TURKEY ELECTION UPDATE
In 2023, Turkey encountered several challenges, including an earthquake in February. Despite positive early growth signals, the outlook for the remainder of the year and beyond is uncertain. The Lira (TRY) has remained weak due to President Erdogan’s ongoing monetary policy stance, which has drawn criticism from local and international economists. President Erdogan’s policies have deviated from the conventional belief that higher interest rates combat inflation. A chart depicting interest rates and CPI levels since President Erdogan implemented his monetary policy indicates this deviation. As a result of rising costs of living and loss of savings, citizens have become increasingly frustrated leading up to the election, increasing pressure on President Erdogan.
The Turkish Election appears to be headed towards a second round as none of the candidates were able to secure 50% of the votes in the initial round. The incumbent President, Recep Tayyip Erdogan, aims to renew his presidential tenure and prolong his almost twenty-year reign in the Turkish political sphere.
As per the latest report by the state-owned media Agency, Anadolu Agency, neither of the candidates has secured a 50% majority in the official election authority, YSK. Consequently, a runoff election is deemed necessary. The current President Erdogan faces a stiff competition from Kemal Kilicdaroglu, who secured approximately 43.12% of the votes and is supported by numerous opposition parties. Mr Kilicdaroglu is a retired civil servant and has been Turkey’s primary opposition for over ten years. He leads the Republican People’s party (CHP) and has successfully led them to significant victories in major cities like Ankara, Istanbul, and Izmir.
ECONOMIC OUTLOOK AND IMPLICATIONS OF THE ELECTIONS
Despite some recent signs of a slowdown, the issue of Turkish inflation has been a significant concern over the past two years. The April YoY figure was 43.4%, down from 50.5% in the previous month, but price pressures remain uncomfortably high. Concerns persist that inflation may increase in the latter half of 2023. These factors have heightened pressure on President Erdogan, as continued reduction in inflation is likely to necessitate a shift towards a considerably stricter monetary policy stance.
Market participants have a primary concern regarding the potential impact of a change in leadership on monetary policy. Mr. Kilicdaroglu, who is running against Erdogan, has pledged to limit parliamentary powers if he were to win the election.

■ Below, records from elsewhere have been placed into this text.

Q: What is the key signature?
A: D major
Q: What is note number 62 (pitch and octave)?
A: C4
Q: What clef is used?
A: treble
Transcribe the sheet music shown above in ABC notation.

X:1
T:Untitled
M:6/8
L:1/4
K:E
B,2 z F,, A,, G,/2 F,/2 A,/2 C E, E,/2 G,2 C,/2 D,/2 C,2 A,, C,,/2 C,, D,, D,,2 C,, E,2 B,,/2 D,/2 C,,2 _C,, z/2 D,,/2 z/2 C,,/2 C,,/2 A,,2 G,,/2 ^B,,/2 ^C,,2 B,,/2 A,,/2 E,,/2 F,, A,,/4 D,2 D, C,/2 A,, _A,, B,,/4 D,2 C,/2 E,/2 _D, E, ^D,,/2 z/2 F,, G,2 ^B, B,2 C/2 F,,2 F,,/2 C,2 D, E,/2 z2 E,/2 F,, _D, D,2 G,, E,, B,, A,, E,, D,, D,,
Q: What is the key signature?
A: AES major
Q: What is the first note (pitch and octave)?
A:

As anticipated, the Turkish Central Bank maintained its interest rates in April. The reason provided by the Central Bank was that the prevailing monetary policy is adequate to facilitate the required revival after the earthquake. Moreover, the Central Bank reaffirmed the importance of maintaining low rates and supportive financial conditions while highlighting its alternative policy instruments and their synchronization with “Liraisation” objectives.
The Central Bank is currently confronted with the arduous responsibility of maintaining stability in the Lira amidst the gradual release of election statistics. The currency markets remain highly volatile, with bond yields experiencing persistent upward pressure, as market participants eagerly anticipate alterations to monetary policy subsequent to the elections.
TECHNICAL OUTLOOK AND FINAL THOUGHTS
The anticipated outcome for the elections is a sustained period of high volatility. Analysis of the price action of USDTRY reveals that the abrupt and volatile movements are difficult to interpret. As there is no clear winner from the elections, any fluctuations in USDTRY leading up to the runoff in two weeks could be attributed to US dollar activity.
The focus of attention and observation should be directed towards the developments surrounding the US in the event of such a circumstance, specifically regarding the raising or suspension of the debt ceiling. As the deadline of June 1 approaches, an increase in volatility and uncertainty can be anticipated, potentially leading to a rise in short-term US yields. The resolution of the debt ceiling debate is expected to have a downward effect on USDTRY; meanwhile, any persistent disagreements and failure to reach a solution would likely maintain support for the US dollar in the short-term.
If the US dollar continues to increase or if the Lira weakens further, an all-time high above the 20.00 mark could be achieved. This is not unlikely given the current price at approximately 19.70 and a daily high of around 19.94. In case USDTRY experiences selling pressure, prices may find support around 19.28, which also coincides with the 50-day MA as a line of downside support.